**THE PROBLEM**.
Retype the appeal ruling passage word for word, starting with "37.37 Evropaïki Dynamiki" and going on through "part clearly unfounded.".

36.Finally, as regards the fifth limb of the second part of the first ground of appeal, challenging the finding made at paragraph 98 of the judgment under appeal, as regards the case giving rise to the judgment of the General Court in Case T‑345/03 Evropaïki Dynamiki v Commission, a case in which non-communication of the NCTS source-code had been a factor which led the General Court to annul the Commission’s decision excluding the appellant’s tender, it must be noted that, at paragraph 98 of the judgment at present under appeal, the General Court drew a distinction with regard to the facts of that earlier case on the ground that, in it, the call for tenders had concerned availability and development of the existing system Cordis, whereas, in the present case, the facts concerned a call for tenders in respect of the development of a new system.
37.37 Evropaïki Dynamiki disputes that factual assessment by the General Court, but merely claims that those cases are equivalent, without setting out reasons for its disagreement on this point.
38.38 This limb of the second part of the first ground of appeal is, therefore, in the light of the case-law cited at paragraph 18 of the present order, clearly inadmissible.
39.39 In those circumstances, the second part of the first ground of appeal is in part clearly inadmissible and in part clearly unfounded.
40.Consequently, the first ground of appeal raised by Evropaïki Dynamiki must be rejected.

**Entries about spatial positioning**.
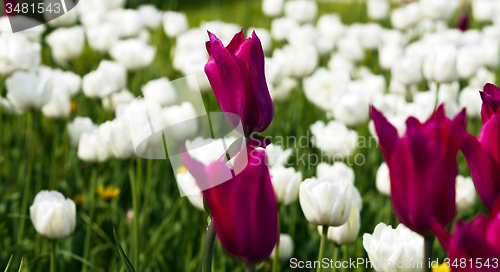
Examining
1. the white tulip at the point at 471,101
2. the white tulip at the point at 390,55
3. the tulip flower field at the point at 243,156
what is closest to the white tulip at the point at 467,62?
the tulip flower field at the point at 243,156

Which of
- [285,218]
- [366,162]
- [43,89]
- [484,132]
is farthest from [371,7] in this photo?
[484,132]

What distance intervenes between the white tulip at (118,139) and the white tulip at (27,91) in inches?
11.8

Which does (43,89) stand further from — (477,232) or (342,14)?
(342,14)

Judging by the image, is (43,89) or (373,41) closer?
(43,89)

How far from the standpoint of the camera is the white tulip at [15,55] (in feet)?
5.09

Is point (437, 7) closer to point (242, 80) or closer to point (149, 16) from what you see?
point (149, 16)

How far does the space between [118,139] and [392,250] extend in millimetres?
688

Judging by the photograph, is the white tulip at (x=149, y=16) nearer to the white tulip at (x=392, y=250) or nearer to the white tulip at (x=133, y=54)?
the white tulip at (x=133, y=54)

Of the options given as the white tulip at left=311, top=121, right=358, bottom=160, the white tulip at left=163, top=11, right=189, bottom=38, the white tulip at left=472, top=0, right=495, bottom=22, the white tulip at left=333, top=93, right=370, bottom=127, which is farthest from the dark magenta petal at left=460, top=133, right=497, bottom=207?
the white tulip at left=472, top=0, right=495, bottom=22

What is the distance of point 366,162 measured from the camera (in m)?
1.84

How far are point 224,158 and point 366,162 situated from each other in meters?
1.36

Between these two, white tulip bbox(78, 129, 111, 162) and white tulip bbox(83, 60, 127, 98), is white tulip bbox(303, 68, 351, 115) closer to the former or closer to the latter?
white tulip bbox(83, 60, 127, 98)

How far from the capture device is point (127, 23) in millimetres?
2400

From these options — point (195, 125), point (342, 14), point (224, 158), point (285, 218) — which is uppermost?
point (224, 158)
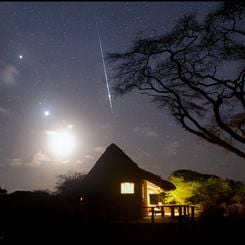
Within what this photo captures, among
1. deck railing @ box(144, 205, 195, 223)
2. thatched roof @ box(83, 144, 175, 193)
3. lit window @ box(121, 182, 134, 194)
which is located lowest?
deck railing @ box(144, 205, 195, 223)

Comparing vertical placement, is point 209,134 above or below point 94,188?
above

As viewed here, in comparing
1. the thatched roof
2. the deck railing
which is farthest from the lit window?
the deck railing

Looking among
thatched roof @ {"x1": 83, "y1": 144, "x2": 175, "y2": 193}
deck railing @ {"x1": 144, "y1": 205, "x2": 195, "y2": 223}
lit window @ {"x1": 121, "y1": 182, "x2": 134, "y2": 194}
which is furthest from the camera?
lit window @ {"x1": 121, "y1": 182, "x2": 134, "y2": 194}

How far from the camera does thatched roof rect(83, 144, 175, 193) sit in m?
31.4

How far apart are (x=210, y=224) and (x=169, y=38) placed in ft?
39.7

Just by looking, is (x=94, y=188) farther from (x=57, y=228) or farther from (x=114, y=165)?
(x=57, y=228)

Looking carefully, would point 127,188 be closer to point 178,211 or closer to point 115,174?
point 115,174

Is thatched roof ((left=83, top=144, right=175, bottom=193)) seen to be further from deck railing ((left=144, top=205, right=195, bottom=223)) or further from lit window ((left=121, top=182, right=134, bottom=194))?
deck railing ((left=144, top=205, right=195, bottom=223))

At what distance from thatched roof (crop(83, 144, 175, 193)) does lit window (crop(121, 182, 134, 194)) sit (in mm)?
503

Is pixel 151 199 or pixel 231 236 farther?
pixel 151 199

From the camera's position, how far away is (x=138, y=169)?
31.5 meters

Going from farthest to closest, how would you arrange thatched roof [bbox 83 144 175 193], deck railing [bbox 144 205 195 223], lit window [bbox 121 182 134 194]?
lit window [bbox 121 182 134 194] < thatched roof [bbox 83 144 175 193] < deck railing [bbox 144 205 195 223]

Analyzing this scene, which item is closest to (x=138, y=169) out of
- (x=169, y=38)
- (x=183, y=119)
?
(x=183, y=119)

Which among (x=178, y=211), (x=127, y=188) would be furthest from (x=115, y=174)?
(x=178, y=211)
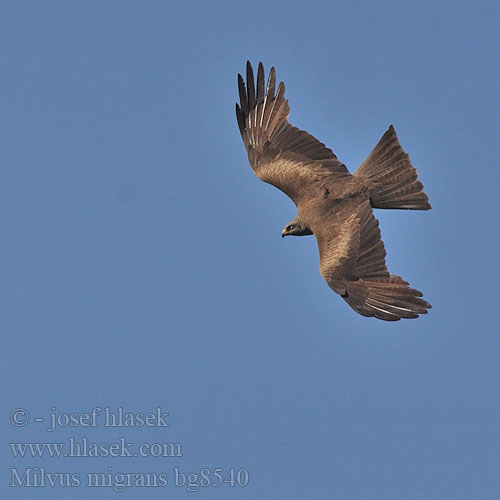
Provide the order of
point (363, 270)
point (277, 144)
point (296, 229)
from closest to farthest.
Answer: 1. point (363, 270)
2. point (296, 229)
3. point (277, 144)

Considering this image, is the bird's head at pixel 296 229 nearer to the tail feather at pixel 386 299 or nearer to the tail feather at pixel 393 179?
the tail feather at pixel 393 179

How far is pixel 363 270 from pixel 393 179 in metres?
1.92

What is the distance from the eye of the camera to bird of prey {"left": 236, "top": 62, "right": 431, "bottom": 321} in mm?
16578

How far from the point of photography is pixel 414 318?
52.9ft

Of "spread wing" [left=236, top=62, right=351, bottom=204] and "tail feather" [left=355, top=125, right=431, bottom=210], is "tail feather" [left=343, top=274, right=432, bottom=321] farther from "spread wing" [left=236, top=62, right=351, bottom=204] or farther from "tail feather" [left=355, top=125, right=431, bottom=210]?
"spread wing" [left=236, top=62, right=351, bottom=204]

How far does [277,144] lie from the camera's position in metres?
19.9

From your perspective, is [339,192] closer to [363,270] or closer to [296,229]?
[296,229]

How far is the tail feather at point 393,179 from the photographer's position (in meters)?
17.7

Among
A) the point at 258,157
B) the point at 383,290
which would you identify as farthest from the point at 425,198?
the point at 258,157

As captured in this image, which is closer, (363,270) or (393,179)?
(363,270)

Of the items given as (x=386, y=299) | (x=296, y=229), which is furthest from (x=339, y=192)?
(x=386, y=299)

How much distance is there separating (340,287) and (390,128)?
3109mm

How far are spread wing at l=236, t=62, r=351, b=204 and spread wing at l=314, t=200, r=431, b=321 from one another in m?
1.46

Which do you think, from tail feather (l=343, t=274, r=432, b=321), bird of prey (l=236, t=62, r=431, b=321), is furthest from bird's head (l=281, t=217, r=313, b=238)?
tail feather (l=343, t=274, r=432, b=321)
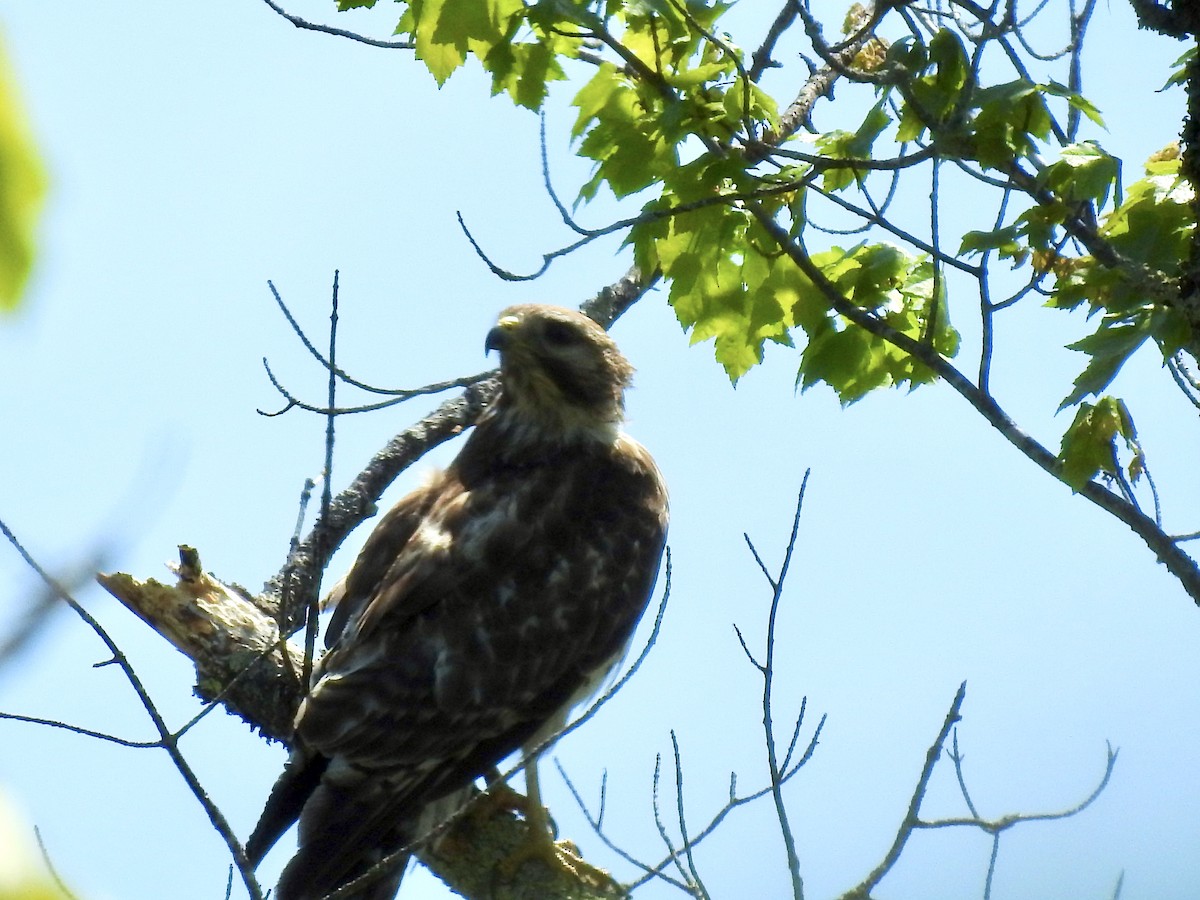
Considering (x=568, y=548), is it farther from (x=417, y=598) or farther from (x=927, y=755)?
(x=927, y=755)

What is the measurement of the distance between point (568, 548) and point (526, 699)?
2.19ft

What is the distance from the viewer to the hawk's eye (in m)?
5.93

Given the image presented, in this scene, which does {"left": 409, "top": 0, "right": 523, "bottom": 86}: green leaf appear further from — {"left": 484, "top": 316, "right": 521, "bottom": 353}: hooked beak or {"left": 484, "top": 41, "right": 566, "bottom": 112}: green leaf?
{"left": 484, "top": 316, "right": 521, "bottom": 353}: hooked beak

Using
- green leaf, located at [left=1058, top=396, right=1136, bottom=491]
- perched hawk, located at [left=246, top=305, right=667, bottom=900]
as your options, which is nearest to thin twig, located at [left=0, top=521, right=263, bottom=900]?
perched hawk, located at [left=246, top=305, right=667, bottom=900]

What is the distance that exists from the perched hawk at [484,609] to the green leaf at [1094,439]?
7.38ft

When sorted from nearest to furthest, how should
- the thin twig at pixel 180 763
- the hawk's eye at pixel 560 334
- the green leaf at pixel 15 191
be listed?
the green leaf at pixel 15 191
the thin twig at pixel 180 763
the hawk's eye at pixel 560 334

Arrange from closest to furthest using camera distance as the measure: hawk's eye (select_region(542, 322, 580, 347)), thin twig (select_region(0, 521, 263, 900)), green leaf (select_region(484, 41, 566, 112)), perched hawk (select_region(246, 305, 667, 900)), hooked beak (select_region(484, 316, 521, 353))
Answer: thin twig (select_region(0, 521, 263, 900)) → green leaf (select_region(484, 41, 566, 112)) → perched hawk (select_region(246, 305, 667, 900)) → hooked beak (select_region(484, 316, 521, 353)) → hawk's eye (select_region(542, 322, 580, 347))

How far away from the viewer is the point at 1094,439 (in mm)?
3578

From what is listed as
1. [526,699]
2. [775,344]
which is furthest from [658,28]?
[526,699]

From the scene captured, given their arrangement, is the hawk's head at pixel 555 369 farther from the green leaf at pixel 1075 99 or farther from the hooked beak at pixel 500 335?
the green leaf at pixel 1075 99

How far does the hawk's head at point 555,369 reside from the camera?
233 inches

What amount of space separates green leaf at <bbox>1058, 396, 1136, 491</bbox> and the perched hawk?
2.25 m

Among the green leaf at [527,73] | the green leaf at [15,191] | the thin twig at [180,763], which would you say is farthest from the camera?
the green leaf at [527,73]

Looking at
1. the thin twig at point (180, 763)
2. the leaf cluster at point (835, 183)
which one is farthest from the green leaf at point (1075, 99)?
the thin twig at point (180, 763)
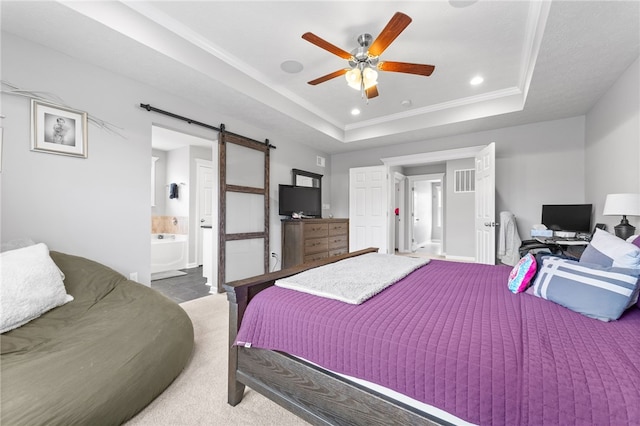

**RESULT OF THIS EXERCISE**.
37.37 Evropaïki Dynamiki disputes that factual assessment by the General Court, but merely claims that those cases are equivalent, without setting out reasons for its disagreement on this point.
38.38 This limb of the second part of the first ground of appeal is, therefore, in the light of the case-law cited at paragraph 18 of the present order, clearly inadmissible.
39.39 In those circumstances, the second part of the first ground of appeal is in part clearly inadmissible and in part clearly unfounded.